All documents and records relating to Cylvia Lynne Hayes' use of State of Oregon credit cards or other forms of payment, including monthly statements and payment history.There are a number of different ways travel and expense-related documents might be relevant to the federal investigation, but the most obvious starting point is to determine if Cylvia Hayes was a "public official." Oregon Revised Statute 244.020 defines a public official as:
any person who, when an alleged violation of this chapter occurs, is serving the State of Oregon or any of its political subdivisions or any other public body as defined in ORS174.109 as an elected official, appointed official, employee or agent, irrespective of whether the person is compensated for the services.(emphasis added). If Hayes was a public official, then the mail/wire fraud deprivation of the right to honest services theory* might well apply to the alleged misconduct that's been driving the news stories for the past two weeks.
* I'll write more about this in detail at another time, but the essence of the theory is that a public official who engages in self-dealing through kickbacks or bribery has deprived the public of the right to that official's "honest services."

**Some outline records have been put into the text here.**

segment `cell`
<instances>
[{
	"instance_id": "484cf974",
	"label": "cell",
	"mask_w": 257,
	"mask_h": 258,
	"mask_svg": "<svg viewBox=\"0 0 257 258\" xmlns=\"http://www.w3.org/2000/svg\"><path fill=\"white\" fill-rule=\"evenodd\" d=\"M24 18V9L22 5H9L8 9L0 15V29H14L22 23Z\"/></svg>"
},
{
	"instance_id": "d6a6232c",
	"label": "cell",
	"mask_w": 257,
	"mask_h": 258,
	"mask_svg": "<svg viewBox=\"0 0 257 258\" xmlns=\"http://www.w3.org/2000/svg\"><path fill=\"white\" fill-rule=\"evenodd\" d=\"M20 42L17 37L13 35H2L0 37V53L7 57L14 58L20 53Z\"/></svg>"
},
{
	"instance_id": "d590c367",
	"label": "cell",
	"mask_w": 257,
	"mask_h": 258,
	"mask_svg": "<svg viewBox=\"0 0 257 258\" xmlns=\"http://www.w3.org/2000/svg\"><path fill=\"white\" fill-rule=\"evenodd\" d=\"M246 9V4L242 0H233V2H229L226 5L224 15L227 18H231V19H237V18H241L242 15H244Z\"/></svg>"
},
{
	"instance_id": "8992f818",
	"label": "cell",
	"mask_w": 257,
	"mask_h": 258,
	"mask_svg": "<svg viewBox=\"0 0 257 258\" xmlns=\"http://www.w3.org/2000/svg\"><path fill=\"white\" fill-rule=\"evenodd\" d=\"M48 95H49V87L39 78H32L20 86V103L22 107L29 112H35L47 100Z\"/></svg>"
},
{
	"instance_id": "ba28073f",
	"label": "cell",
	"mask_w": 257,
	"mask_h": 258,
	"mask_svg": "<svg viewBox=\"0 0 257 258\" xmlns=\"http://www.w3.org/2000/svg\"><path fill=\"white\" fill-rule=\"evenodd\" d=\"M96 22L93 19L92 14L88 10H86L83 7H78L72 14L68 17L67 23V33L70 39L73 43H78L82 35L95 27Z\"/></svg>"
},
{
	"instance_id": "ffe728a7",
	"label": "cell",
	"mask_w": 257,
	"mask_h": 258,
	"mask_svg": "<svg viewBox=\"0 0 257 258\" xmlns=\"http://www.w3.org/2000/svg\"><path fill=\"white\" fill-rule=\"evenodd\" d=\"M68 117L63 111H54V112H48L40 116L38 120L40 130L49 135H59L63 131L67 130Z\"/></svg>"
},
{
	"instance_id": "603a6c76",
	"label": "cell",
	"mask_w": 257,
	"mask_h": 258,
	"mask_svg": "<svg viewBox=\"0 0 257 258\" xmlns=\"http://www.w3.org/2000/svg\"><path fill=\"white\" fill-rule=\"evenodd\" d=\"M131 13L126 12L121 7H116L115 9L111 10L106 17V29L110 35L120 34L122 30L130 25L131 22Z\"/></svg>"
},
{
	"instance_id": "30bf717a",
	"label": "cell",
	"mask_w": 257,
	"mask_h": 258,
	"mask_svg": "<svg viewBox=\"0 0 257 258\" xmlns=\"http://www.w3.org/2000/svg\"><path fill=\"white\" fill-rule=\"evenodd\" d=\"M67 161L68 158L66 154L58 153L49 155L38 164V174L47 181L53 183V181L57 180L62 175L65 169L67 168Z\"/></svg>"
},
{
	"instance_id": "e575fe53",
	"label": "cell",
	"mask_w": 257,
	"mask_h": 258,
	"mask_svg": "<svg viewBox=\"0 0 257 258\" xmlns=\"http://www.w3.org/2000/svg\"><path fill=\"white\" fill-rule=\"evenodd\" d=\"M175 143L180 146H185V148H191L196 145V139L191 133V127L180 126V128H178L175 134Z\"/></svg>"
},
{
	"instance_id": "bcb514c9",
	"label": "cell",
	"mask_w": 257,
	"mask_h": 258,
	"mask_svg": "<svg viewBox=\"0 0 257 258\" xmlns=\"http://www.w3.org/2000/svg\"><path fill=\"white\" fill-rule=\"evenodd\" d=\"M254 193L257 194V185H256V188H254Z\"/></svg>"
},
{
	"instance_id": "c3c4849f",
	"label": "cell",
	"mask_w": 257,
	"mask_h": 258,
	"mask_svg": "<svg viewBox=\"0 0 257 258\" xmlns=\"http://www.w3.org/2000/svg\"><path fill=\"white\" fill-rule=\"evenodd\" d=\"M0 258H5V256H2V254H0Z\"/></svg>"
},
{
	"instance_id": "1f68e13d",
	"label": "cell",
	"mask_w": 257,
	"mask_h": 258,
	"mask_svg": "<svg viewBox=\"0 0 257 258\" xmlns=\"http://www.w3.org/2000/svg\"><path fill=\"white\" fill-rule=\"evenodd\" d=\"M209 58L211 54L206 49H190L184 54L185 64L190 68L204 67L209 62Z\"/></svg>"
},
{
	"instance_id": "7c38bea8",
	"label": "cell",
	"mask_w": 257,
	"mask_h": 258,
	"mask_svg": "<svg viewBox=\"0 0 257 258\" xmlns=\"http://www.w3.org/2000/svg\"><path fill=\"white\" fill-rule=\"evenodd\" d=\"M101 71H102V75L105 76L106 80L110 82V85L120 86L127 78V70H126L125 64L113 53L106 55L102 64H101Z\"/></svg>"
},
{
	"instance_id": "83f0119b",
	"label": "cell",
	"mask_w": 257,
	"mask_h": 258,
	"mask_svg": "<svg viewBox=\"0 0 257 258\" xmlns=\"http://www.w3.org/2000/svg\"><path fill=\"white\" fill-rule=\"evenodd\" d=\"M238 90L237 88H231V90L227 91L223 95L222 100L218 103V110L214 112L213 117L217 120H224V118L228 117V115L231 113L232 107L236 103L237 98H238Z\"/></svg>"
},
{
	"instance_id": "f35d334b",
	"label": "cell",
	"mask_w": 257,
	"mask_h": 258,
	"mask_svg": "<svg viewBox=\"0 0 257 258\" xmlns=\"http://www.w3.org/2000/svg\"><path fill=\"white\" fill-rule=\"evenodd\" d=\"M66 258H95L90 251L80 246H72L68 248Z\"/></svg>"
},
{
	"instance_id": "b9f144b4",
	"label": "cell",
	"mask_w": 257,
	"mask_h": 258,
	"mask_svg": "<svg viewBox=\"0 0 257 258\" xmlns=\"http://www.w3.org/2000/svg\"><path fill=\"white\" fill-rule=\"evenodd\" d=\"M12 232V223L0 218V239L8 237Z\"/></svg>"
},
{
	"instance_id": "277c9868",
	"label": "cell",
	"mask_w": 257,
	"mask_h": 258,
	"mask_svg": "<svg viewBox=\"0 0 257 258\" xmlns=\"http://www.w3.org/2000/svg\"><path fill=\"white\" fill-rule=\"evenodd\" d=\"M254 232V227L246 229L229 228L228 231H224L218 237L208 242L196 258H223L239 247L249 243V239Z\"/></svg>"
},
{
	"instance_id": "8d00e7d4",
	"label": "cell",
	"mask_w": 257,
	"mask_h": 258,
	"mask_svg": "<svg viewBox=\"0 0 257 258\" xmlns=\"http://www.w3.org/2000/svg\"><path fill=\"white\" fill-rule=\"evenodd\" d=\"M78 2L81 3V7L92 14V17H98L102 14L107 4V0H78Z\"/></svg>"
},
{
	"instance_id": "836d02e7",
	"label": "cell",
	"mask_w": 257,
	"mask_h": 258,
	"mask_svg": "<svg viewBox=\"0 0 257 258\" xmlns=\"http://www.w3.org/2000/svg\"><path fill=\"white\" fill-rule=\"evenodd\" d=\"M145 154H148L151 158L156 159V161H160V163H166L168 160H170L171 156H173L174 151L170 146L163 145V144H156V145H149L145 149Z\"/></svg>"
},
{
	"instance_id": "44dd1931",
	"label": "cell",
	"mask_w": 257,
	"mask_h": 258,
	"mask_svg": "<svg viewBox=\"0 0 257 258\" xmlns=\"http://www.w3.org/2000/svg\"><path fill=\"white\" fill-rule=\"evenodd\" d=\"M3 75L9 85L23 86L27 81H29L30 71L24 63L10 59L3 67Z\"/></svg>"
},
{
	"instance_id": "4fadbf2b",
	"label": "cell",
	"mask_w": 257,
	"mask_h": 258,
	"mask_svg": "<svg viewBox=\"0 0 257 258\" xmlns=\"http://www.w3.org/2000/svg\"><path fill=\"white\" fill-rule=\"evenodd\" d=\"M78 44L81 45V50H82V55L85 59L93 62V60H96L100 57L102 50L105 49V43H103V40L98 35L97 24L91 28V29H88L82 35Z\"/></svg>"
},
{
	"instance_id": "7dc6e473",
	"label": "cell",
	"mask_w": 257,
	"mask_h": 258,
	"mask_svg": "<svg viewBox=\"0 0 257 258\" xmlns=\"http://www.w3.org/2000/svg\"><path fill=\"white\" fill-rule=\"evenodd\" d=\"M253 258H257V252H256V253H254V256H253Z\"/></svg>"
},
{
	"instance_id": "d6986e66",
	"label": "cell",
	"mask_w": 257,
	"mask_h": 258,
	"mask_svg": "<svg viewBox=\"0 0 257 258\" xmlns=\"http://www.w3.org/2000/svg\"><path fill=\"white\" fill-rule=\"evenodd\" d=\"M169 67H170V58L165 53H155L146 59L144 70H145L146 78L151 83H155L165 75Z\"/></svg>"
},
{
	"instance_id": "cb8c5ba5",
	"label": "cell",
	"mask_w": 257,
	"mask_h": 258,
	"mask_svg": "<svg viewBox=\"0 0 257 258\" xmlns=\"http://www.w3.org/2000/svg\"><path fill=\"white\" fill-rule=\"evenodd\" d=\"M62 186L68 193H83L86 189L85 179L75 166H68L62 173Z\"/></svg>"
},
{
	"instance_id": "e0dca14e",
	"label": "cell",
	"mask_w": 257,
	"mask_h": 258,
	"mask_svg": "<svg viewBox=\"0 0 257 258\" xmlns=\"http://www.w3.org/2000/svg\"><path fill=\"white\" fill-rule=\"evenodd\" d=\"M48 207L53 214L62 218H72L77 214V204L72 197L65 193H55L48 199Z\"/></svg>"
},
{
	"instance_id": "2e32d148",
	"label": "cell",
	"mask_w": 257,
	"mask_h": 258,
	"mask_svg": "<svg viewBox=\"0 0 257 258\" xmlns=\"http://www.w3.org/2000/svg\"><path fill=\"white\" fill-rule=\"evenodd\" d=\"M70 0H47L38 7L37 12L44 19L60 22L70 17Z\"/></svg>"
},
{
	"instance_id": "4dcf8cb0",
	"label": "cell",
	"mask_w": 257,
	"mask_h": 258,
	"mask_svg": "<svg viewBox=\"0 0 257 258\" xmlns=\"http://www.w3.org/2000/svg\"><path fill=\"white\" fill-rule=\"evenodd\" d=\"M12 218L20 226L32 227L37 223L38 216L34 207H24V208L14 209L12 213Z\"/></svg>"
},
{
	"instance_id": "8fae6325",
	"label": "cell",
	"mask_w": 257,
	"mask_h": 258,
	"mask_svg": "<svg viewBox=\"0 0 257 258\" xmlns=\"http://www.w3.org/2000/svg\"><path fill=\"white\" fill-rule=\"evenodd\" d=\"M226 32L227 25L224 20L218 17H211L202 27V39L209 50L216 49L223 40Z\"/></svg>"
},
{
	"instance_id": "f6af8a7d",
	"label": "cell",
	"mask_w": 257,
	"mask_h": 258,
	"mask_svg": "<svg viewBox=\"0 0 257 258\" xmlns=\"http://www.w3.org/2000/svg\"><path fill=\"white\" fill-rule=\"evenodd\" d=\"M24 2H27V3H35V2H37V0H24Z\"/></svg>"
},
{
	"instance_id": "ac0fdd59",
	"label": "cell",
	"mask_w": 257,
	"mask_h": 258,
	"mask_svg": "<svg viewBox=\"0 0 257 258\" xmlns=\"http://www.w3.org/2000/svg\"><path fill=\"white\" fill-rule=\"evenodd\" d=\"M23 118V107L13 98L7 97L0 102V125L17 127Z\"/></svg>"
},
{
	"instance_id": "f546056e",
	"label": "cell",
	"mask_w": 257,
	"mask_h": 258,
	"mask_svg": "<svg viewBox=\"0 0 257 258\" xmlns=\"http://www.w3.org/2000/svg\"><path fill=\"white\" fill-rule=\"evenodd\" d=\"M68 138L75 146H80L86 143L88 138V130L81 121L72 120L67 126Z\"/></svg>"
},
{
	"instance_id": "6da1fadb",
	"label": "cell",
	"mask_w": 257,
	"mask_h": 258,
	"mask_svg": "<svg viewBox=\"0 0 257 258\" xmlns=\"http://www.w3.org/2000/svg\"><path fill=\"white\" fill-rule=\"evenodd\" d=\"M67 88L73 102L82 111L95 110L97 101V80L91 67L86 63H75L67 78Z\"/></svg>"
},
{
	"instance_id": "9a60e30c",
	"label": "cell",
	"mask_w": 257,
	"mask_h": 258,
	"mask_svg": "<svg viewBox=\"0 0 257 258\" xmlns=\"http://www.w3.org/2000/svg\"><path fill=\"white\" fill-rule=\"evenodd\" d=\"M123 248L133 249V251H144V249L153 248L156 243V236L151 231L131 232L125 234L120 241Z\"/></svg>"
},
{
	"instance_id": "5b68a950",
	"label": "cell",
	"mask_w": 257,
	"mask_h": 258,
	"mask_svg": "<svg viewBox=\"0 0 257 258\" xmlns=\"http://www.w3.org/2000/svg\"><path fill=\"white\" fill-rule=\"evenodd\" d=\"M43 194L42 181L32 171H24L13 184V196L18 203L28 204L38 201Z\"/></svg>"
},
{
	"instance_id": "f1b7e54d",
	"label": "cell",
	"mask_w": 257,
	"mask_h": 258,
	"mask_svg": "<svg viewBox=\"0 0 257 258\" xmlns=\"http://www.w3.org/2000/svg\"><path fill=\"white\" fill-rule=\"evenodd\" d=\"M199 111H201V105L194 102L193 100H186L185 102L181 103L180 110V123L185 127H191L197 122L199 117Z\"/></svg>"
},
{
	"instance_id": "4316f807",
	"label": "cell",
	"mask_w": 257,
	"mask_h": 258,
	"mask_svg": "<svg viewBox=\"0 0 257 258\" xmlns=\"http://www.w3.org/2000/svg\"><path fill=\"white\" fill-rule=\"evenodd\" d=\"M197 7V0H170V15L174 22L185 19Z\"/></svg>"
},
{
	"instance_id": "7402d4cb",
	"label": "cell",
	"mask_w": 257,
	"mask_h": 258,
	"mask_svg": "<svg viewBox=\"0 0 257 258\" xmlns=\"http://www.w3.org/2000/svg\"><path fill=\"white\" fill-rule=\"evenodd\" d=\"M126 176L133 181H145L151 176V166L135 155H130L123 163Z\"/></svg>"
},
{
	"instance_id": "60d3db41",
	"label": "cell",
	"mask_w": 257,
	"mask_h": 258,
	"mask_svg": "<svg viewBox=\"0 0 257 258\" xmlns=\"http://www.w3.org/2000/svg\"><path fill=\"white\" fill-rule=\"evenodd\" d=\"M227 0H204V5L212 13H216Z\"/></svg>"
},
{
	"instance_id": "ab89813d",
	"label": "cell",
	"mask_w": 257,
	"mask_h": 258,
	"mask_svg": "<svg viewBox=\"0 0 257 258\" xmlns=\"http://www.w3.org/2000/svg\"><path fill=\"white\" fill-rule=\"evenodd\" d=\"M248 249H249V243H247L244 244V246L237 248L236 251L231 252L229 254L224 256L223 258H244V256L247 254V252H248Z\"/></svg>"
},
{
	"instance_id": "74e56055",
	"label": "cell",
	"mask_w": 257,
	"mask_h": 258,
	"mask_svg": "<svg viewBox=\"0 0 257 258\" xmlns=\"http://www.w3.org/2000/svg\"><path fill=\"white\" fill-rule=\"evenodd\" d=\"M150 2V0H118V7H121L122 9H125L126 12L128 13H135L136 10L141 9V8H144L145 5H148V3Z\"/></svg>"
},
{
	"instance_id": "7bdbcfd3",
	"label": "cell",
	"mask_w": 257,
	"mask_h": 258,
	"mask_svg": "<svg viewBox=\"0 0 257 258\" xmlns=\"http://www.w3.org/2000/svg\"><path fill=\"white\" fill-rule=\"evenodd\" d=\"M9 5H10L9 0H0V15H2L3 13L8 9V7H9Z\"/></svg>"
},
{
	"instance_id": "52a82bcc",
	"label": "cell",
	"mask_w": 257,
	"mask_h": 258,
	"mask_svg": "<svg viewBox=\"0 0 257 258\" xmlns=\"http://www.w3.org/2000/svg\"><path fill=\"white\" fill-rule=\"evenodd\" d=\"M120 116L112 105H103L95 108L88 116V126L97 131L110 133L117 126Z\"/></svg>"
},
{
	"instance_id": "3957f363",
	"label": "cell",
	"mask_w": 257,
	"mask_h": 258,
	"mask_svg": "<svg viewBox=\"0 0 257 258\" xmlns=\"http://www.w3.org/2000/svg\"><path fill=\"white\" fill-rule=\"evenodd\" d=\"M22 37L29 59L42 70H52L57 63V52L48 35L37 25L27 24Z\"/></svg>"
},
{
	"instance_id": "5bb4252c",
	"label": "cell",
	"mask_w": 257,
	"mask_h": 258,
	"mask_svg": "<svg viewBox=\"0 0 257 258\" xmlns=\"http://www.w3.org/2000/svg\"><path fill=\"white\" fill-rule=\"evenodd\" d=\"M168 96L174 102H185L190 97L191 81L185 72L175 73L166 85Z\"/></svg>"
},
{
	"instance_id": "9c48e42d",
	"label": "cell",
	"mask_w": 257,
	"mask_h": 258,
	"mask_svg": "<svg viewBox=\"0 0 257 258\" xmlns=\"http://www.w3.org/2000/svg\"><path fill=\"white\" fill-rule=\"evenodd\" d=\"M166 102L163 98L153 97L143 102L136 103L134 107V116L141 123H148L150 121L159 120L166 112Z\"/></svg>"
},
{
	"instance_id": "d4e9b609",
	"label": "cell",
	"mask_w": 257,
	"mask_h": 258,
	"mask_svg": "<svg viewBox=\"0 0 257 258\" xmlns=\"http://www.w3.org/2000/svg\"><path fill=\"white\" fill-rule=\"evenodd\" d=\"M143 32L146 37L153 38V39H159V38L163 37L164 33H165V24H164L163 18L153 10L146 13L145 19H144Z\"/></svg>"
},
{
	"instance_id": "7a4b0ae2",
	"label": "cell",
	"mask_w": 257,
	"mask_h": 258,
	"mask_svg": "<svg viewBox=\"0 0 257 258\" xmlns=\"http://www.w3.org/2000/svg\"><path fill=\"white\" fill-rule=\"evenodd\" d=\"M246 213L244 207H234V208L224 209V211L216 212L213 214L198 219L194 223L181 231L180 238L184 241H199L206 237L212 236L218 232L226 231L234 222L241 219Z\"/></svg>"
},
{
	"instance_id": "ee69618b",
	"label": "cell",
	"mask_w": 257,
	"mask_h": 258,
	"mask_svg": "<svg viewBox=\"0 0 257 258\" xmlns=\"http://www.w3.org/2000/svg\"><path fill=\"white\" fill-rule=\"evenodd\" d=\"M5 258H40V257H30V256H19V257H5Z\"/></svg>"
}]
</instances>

If there are documents responsive to the two categories excerpted above, they might tend to support the conclusion that Hayes in fact was a public official if those documents include travel reimbursements, expense reports, and the like. After all, travel expense reimbursements are typically provided by the employer.
To be sure, the mere fact that someone has reimbursed you for travel expenses does not automatically make you an agent of that person/entity. For example, when I travel for academic reasons, it's usually to go to present a paper or to take part in a conference. Most of the time, it's the institution inviting me that pays for my travel expenses. Yet, that doesn't make me an agent or employee of that institution. I remain an employee of Lewis & Clark Law School. The key here is that the other institution is inviting me to do something that is supposed to provide some benefit to it, and of course, the fact that it is a one-shot interaction further demonstrates the lack of any agency or employee relationship.
Assuming that Hayes has had travel expenses reimbursed by the state of Oregon, it's not implausible that Hayes could have a similar, arms-length relationship with the state, where she was reimbursed because she was being invited or asked to do something on behalf of the state. On the other hand, the fact that she was living with and engaged to the Governor makes it seem unlikely that there would such a distant relationship with the state. More importantly, this will really turn on the exact content of those trips - who benefited, Oregon or Hayes (or both)?